As the company also remarked during the earnings call, Pandora couldn't expect to keep growing at the same rate as it had in previous years. On the one side you have a growing number of competitors, from Slacker to iTunes Radio, to iHeart Radio and Google Play Music’s Songza integration. On the other side Pandora may not have that much of a margin for growth in the United States given its already immense user base unless it can really conquer the car space.

The company has been pretty conservative in its international expansion so far, and that was perhaps a good move as it is leading it towards a much-awaited profitability. But a service of this size also has to be able to see opportunity afforded by a broader international rollout.

As far as the US is concerned, there’s a big question mark in Pandora’s future since the statutory royalties set by the tribunals are set to expire in 2015. Since royalties are the company’s main expense the rates set for 2016 to 2020 will be key in deciding whether the company can become and stay profitable over the next couple of years.

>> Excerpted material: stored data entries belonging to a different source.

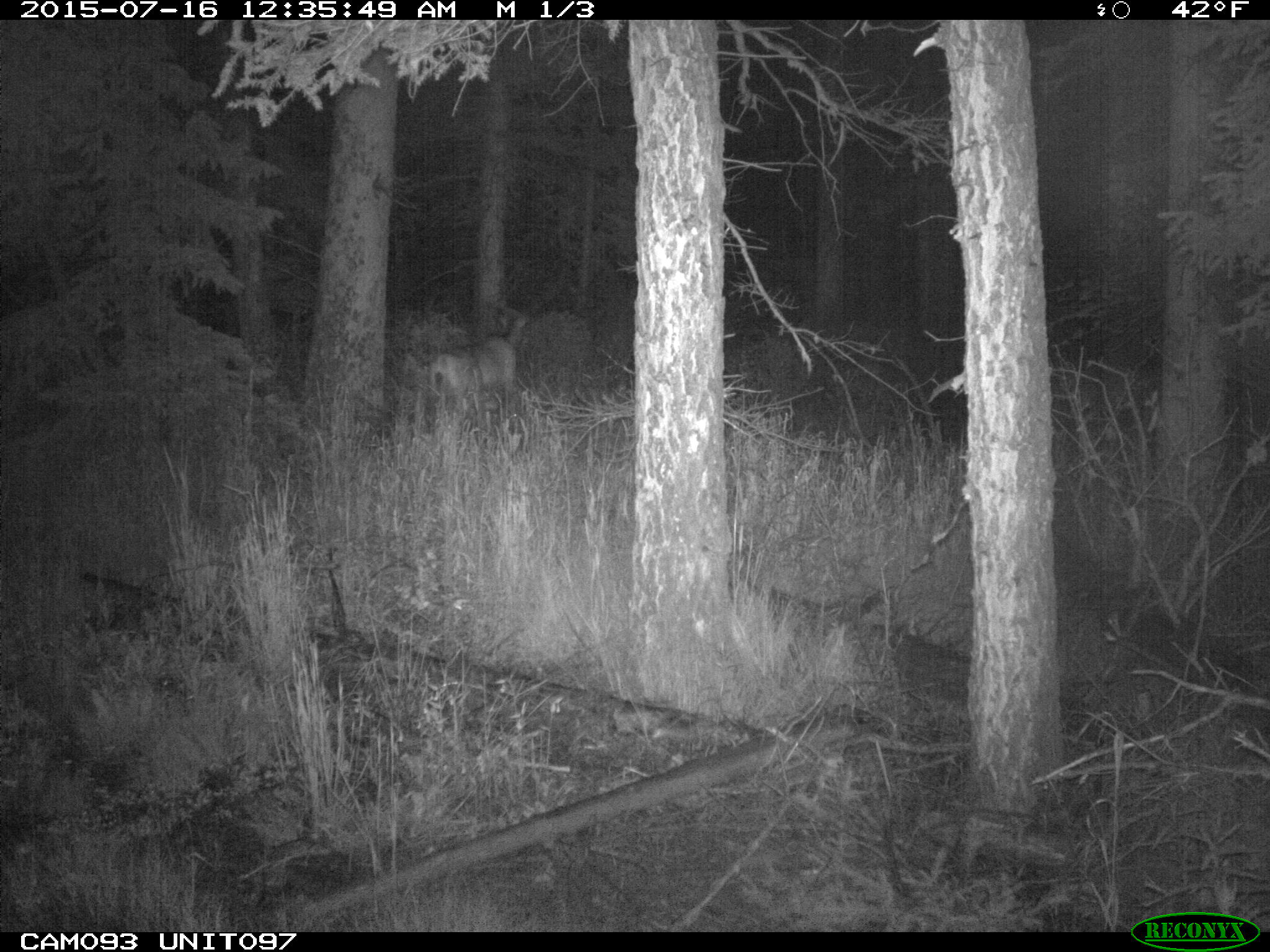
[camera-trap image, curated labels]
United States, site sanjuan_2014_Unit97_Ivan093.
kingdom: Animalia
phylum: Chordata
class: Mammalia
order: Artiodactyla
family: Cervidae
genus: Odocoileus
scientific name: Odocoileus hemionus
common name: mule deer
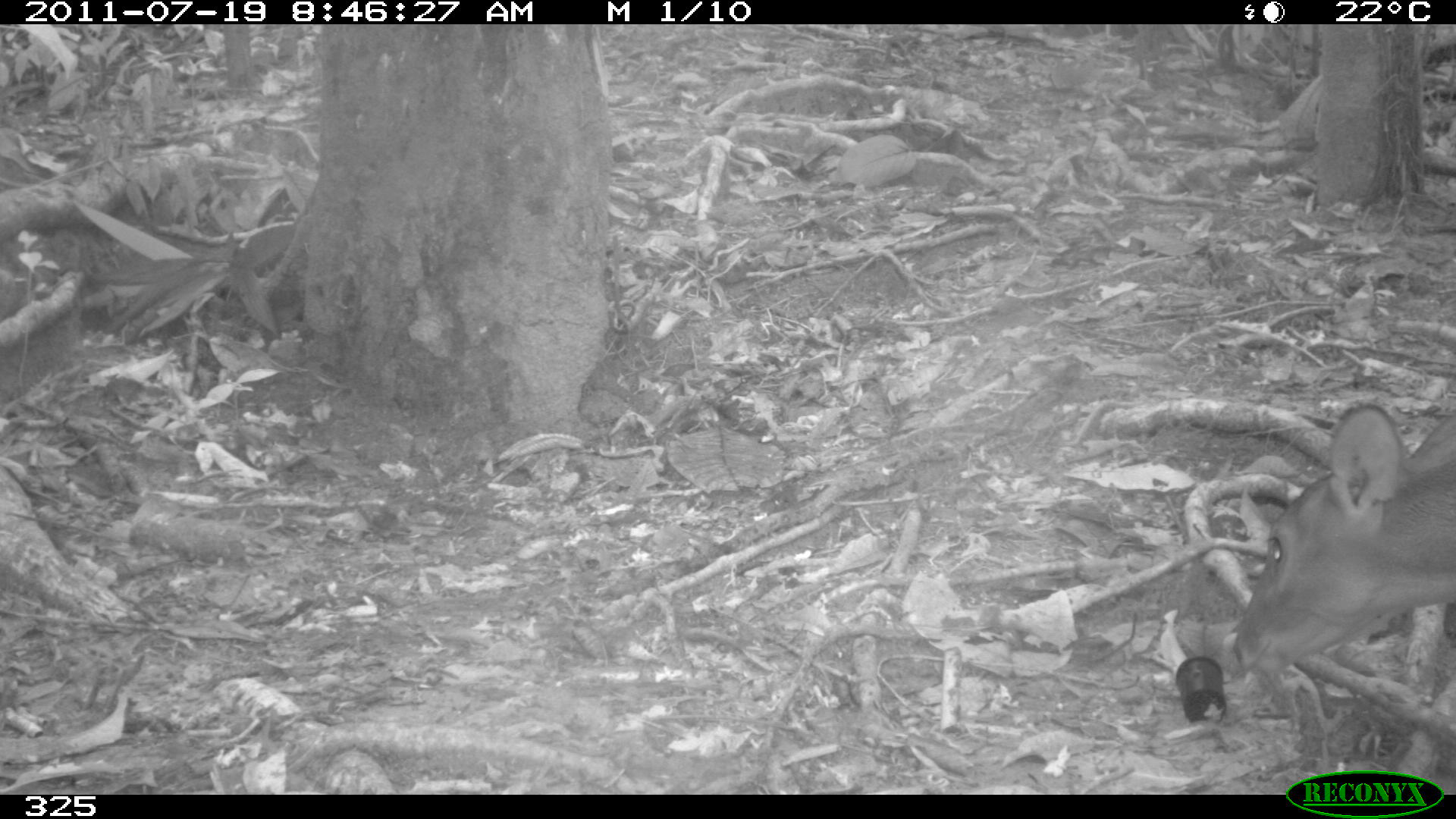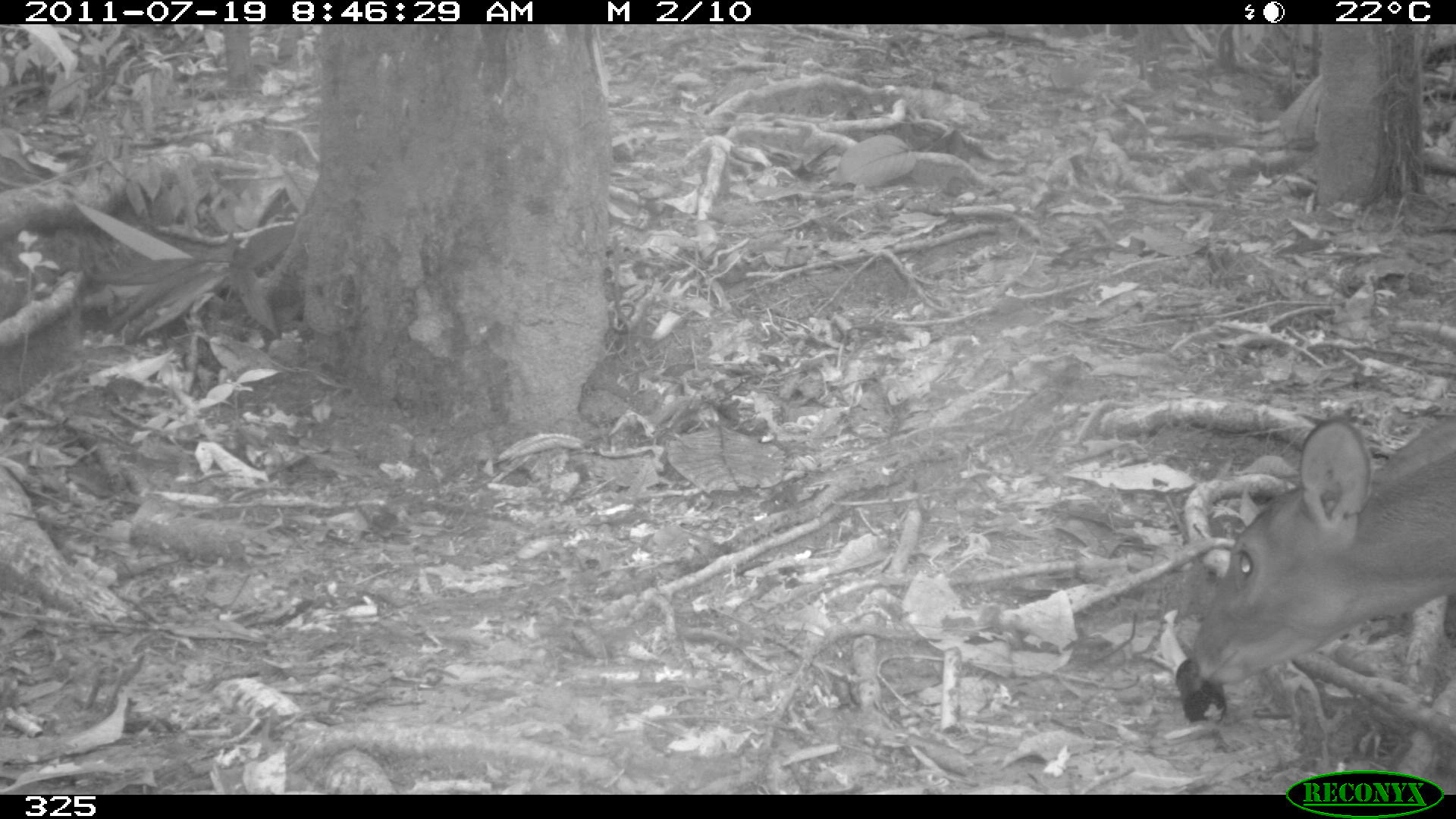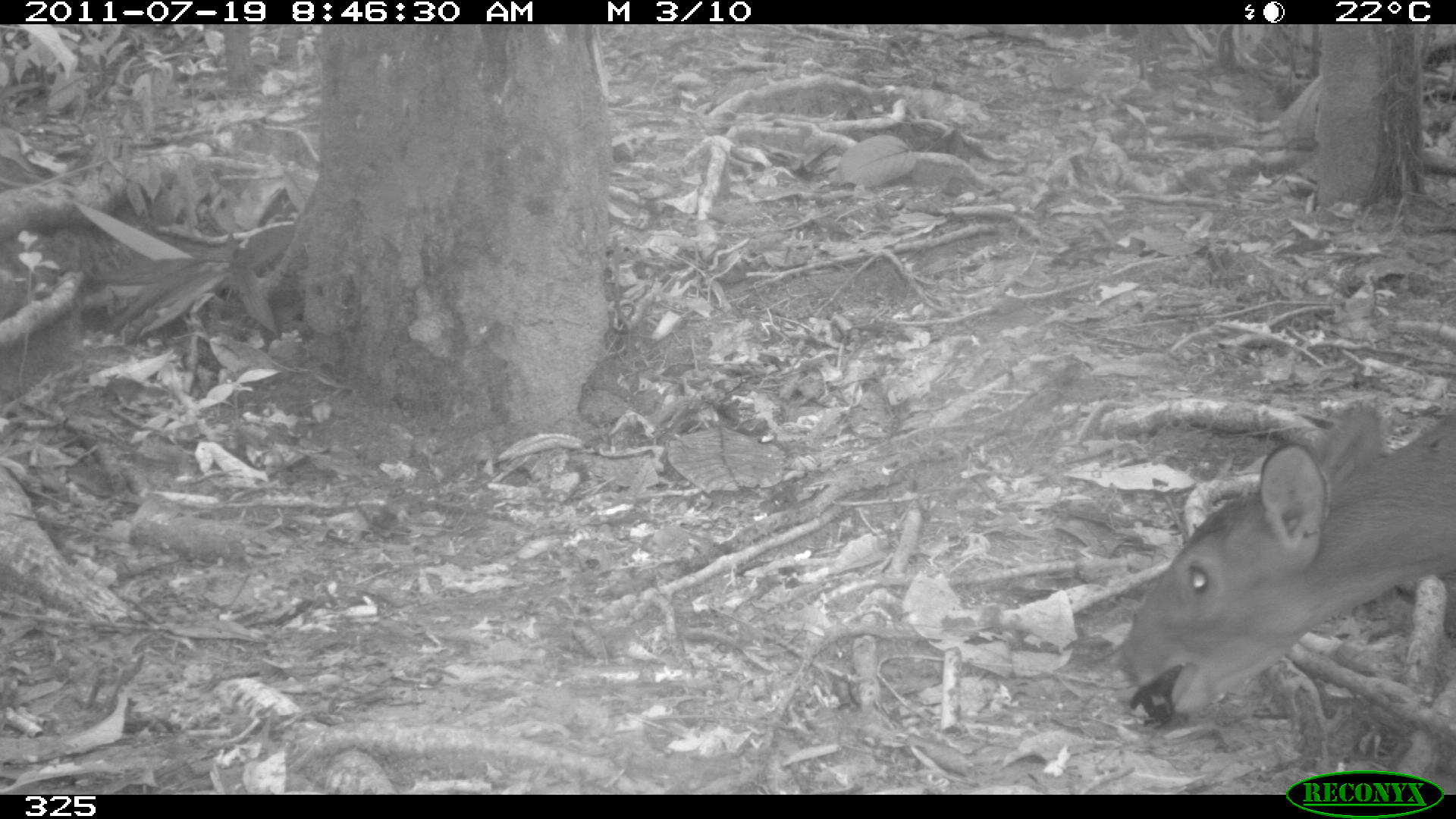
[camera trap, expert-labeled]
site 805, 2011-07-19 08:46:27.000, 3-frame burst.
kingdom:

Publishers could also be a cause for concern as Sony ATV for example threatened to leave ASCAP and BMI to strike its own deals with services like Pandora. This could lead to a considerable increase in publishing royalties as Pandora cannot operate without Sony ATV’s catalogue.

Finally, Pandora is facing potential lawsuits over the issue of pre-1972 recordings, the service is not paying a penny towards those master recordings and following The Turtle’s first success in a suit against Sirius XM, Pandora would be the next logical target and could be liable for millions of dollars in back-payments.